Moins la finance est réglementée, plus les employés de Wall Street font de l'argent. Les efforts en cours pour resserrer la réglementation dans le secteur pourraient donc avoir pour conséquence de réduire leurs généreux émoluments.

Telle est la conclusion que tire l'économiste français Thomas Philippon, de l'Université de New York et présent hier à la Conférence de Montréal. Ses travaux ont permis d'établir un lien entre le salaire versé à l'ensemble des employés du secteur financier et le niveau de réglementation.

Ainsi, après la crise des années 30, quand la réglementation a été resserrée, le salaire moyen des financiers s'est rapproché de la moyenne du secteur privé américain. La déréglementation des années 80 a eu l'effet inverse. Quand la crise financière a éclaté, les salaires à Wall Street, comprenant tout le personnel, y étaient 70% plus élevés qu'ailleurs dans le privé.

«C'est énorme, souligne le professeur associé à la Stern School of Business. Et si on prend seulement le ratio des gens très instruits, c'est 300%.»

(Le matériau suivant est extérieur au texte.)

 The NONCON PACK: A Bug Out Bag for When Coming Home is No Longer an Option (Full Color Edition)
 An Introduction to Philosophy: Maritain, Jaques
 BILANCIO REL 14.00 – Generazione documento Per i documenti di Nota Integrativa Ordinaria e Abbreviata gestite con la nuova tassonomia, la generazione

Dans cette catégorie des archipayés, il y a tous ces docteurs en informatique ou en mathématiques qui ont fait leur entrée en masse dans la finance au cours des dernières années. Un de leurs objectifs: créer des produits de plus en plus complexes. «Quand les activités sont régulées et qu'on dit: tu as le droit de faire ceci, cela et rien d'autre, il n'y a aucune incitation à embaucher des gens qui sont créatifs», souligne encore M. Philippon.

Selon lui, il est futile pour les gouvernements de s'attaquer aux salaires des banquiers, comme le souhaite une partie de l'opinion publique américaine. Cela équivaudrait à du «micro-management», souligne-t-il.

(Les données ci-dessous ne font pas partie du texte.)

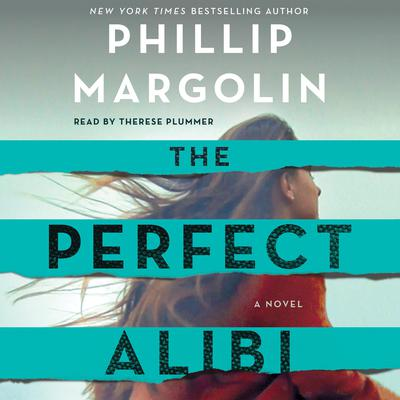 The Perfect Alibi by Phillip Margolin audiobook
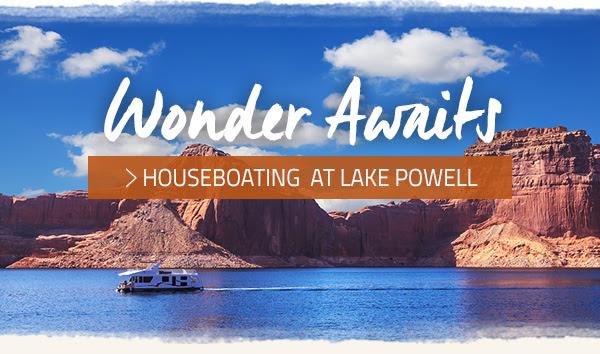 WONDER AWAITS AT LAKE POWELL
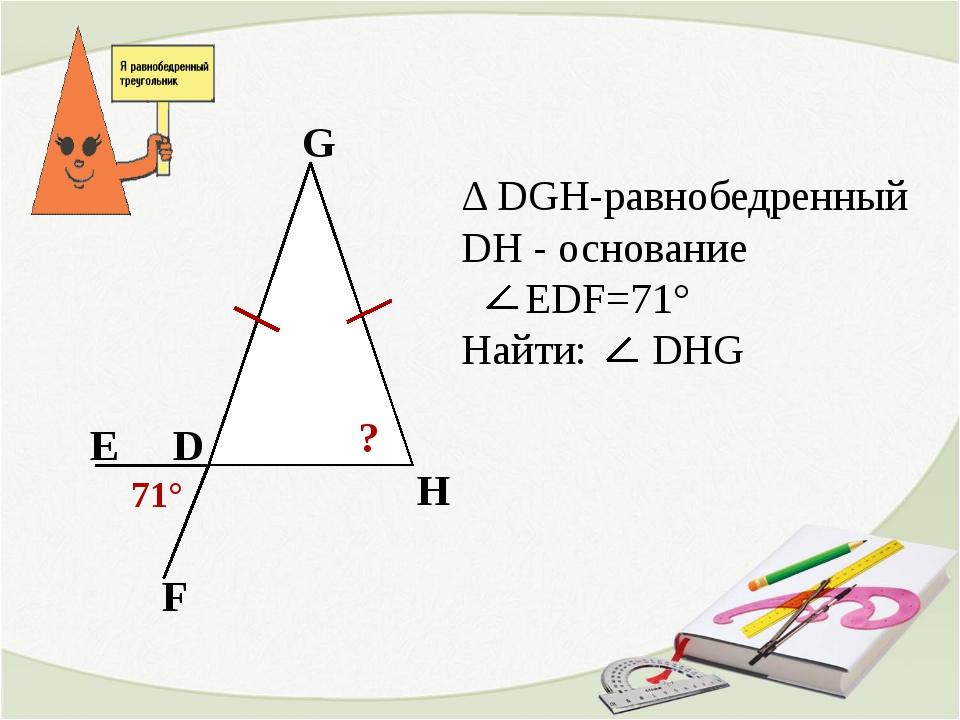 D G H Δ DGH-равнобедренный DH - основание EDF=71° Найти: DHG Е F ? 71°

«Si tu t'occupes du leverage (de l'endettement) et ensuite de la régulation du risque - que les banques et les institutions financières soient obligées d'avoir des provisions correctes pour les risques qu'elles prennent - ça devrait diminuer les salaires d'un gros bout. Du coup, il n'y a plus besoin de s'occuper des salaires directement.»

Des solutions en vue

La question de la réglementation des marchés financiers sera au coeur des discussions qu'auront les leaders du G20 dans deux semaines à Toronto. Déjà, les élus américains étudient un projet de loi. «Il y a une certitude, c'est qu'il y aura une nouvelle loi», a souligné à la même conférence Rick Ketchum, chef de la direction de la Financial Industry Regulatory Authority américaine. La forme qu'elle prendra reste toutefois obscure.

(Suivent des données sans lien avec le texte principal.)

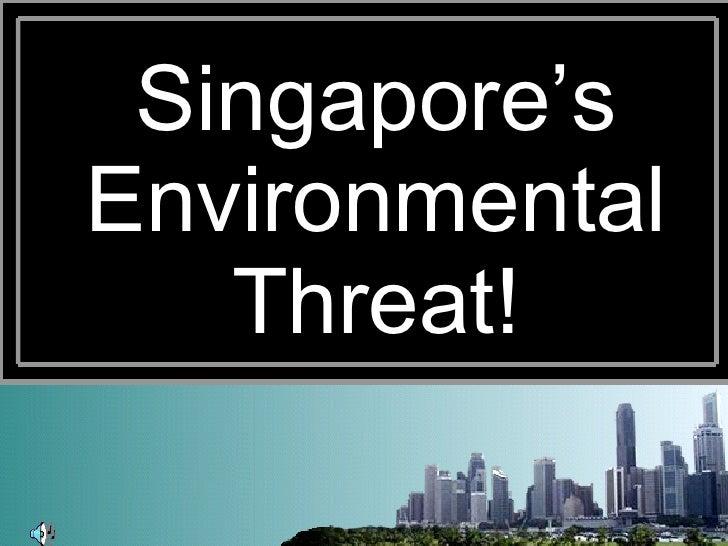 Singapore's Environmental Threat!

Il est aussi désormais de plus en plus clair qu'une nouvelle réglementation ne pourra être annoncée ce mois-ci, dans le cadre du G20.

L'Allemagne, elle, n'a pas attendu de consensus international pour agir. Et hier, le président de la BaFin, le régulateur financier allemand, a répété son appel à ce que d'autres juridictions la suivent.

«La mise en place de changements importants exige qu'un groupe de pays tire dans la même direction», a souligné Jochen Sanio, qui préside la BaFin.

Le mois dernier, Berlin a créé la surprise en interdisant, sans l'appui de l'Europe, des produits financiers jugés trop risqués. Parmi eux, on compte les ventes à découvert sans contrepartie sur les emprunts d'États de la zone euro et sur certains types de CDS (des credit default swaps ou des titres de couverture contre le risque de faillite d'un pays ou d'une entreprise).

«Nous pensons que le temps est venu de se dresser contre les excès de la spéculation, a expliqué hier M. Sanio. Nous ne craignons pas de rester seuls pendant un certain temps. L'avantage d'être seuls, c'est qu'on est en bonne compagnie!»